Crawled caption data

-- -- --

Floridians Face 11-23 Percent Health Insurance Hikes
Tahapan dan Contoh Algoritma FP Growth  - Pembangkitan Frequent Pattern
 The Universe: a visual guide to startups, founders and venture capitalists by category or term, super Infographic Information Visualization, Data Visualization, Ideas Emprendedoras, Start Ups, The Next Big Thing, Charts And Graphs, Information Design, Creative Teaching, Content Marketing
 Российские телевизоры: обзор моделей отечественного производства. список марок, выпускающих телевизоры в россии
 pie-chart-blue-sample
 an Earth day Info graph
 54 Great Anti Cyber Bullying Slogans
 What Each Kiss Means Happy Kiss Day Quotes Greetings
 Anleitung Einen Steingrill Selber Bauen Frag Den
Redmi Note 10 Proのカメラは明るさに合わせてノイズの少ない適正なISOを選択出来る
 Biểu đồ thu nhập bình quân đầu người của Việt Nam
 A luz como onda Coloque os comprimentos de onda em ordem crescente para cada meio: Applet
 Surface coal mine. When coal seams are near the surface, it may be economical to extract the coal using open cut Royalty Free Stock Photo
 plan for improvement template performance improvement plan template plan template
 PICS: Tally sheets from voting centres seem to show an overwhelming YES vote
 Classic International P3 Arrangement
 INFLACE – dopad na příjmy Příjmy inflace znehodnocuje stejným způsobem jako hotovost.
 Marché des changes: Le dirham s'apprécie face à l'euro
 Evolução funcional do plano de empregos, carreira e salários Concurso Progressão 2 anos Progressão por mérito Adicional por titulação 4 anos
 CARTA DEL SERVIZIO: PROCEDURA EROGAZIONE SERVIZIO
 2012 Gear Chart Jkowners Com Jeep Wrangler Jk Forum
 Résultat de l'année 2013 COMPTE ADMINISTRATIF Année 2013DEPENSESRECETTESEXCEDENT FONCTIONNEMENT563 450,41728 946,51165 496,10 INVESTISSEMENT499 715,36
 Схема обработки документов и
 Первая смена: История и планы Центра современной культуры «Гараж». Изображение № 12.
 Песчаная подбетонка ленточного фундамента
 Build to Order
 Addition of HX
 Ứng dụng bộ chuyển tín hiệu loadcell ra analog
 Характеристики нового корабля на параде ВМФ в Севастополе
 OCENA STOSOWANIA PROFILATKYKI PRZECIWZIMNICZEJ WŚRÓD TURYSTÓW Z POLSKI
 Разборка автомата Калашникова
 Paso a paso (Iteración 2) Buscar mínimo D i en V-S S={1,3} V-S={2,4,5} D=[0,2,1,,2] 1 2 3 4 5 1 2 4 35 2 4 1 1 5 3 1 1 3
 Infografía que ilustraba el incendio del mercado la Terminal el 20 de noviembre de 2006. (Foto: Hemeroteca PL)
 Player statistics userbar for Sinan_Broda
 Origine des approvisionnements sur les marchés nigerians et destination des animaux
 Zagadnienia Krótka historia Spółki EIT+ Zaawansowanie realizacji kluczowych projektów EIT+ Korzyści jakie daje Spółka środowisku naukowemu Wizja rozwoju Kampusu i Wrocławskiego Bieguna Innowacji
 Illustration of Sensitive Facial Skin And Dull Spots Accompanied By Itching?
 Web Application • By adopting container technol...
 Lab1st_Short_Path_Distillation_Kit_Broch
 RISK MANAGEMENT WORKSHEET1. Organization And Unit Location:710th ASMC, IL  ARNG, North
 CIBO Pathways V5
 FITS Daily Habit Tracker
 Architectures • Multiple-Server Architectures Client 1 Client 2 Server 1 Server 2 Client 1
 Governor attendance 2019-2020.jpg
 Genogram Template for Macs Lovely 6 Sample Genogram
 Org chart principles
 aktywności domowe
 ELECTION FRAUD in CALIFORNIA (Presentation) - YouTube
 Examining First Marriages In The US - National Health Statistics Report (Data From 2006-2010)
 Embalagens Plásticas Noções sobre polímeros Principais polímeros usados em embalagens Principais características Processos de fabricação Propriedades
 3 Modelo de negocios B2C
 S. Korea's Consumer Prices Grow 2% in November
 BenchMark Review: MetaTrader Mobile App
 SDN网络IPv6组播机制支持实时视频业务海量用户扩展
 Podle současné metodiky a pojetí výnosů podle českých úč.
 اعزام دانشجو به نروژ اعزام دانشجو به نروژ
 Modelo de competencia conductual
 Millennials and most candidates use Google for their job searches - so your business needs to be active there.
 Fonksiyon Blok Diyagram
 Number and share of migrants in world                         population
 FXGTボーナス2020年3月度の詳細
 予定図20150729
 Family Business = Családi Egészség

-- -- --

How many lines in the records above contain the word "Health"? Reply with the number and nothing more.

Result of the task: 2